About a year ago Takealot had only a small selection of juice and no mods as far as I can remember, other than the Vape-O (not sure if the name is correct.

An acquintance of mine bought a Geekvape from them last week and I was surprised that he got it from Takealot, so I had a look on their website and they have quite a large selection of mods and juice! TKO is even there!

I'm happy to say that the vaping products are in the Health section. 

Some people have commented on this forum that they probably sell fake juice but quite frankly I doubt it. But I've ordered a bottle of Nasty Juice Cushman, which I know well, to check the authenticity. I'll receive my order only at the end of Oct. though because of other items which are causing a delay.

_Once before I unknowingly bought a bottle of fake Nasty Juice from a tobaccanist and when I realised that it's fake I sent pics to Nasty Juice, who confirmed that it was indeed fake.
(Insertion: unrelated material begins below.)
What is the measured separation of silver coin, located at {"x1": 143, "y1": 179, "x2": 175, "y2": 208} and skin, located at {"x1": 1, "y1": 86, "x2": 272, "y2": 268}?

They asked if I would be prepared to say where I had bought it, which I did. If I find that the juice from Takealot is also fake, I will most certainly report them._

And I saw something very interesting...




They also sell Juul!! 






*And read this!!!*

Reactions: Like 1 | Informative 4


----------



## Chickenstrip (10/10/19)

To be fair, a registered vape shop can sell their goods on take a lot. But so can an average Joe reselling juice from the local flea market. 

Just check who the seller is and then make a choice.

Reactions: Like 3


----------



## CJB85 (11/10/19)

Hang on... JUUL adds "Natural Oils" to their pods?

Reactions: Agree 5


----------



## Stillwaters (11/10/19)

CJB85 said:


> Hang on... JUUL adds "Natural Oils" to their pods?


And Benzoic Acid.....

Reactions: Agree 2


----------



## Adephi (11/10/19)

Why would you want to buy an overpriced JUUL when you can get a Cue or Cliq for half that price?
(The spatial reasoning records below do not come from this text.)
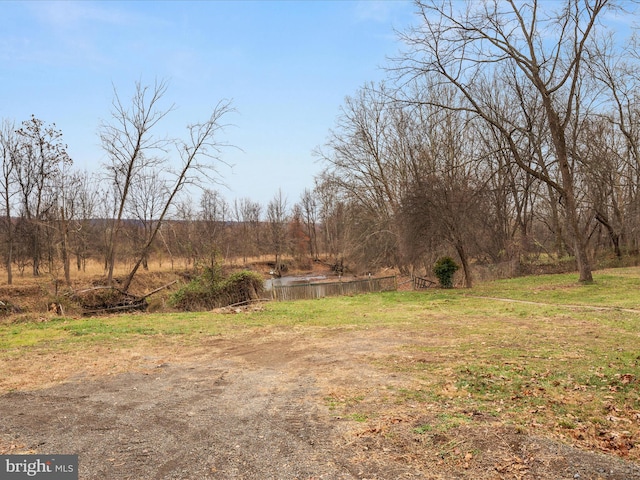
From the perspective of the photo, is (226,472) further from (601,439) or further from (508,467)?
(601,439)

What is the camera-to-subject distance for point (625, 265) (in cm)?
2808

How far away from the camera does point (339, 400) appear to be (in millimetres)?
5652

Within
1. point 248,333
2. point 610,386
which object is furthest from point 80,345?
point 610,386

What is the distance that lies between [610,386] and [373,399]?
2.96 metres

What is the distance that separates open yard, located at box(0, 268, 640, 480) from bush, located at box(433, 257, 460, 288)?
10.2 metres

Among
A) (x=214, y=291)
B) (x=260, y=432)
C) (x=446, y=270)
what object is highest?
(x=446, y=270)

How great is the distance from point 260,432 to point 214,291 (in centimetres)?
1526

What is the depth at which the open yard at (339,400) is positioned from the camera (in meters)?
3.93

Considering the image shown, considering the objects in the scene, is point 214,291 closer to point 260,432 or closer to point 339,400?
point 339,400

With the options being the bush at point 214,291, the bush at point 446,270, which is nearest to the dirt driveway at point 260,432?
the bush at point 214,291

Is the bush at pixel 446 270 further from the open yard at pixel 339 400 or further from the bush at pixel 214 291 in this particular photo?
the open yard at pixel 339 400
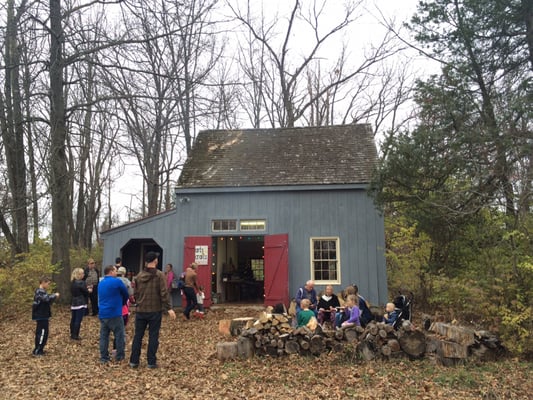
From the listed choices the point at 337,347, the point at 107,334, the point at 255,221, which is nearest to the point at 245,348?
the point at 337,347

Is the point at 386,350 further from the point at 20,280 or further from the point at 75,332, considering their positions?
the point at 20,280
Reactions: Like 1 | Agree 4 | Winner 1


----------



## DysectorZA (23/10/19)

I bought my first proper vape from Takealot (Smok TFV12 Prince), and then did a bit of research and found a world of proper vape stores to purchase from and I haven't bothered looking back at Takealot for anything vape related again. I've also found that they are way more expensive than regular online vape stores.


----------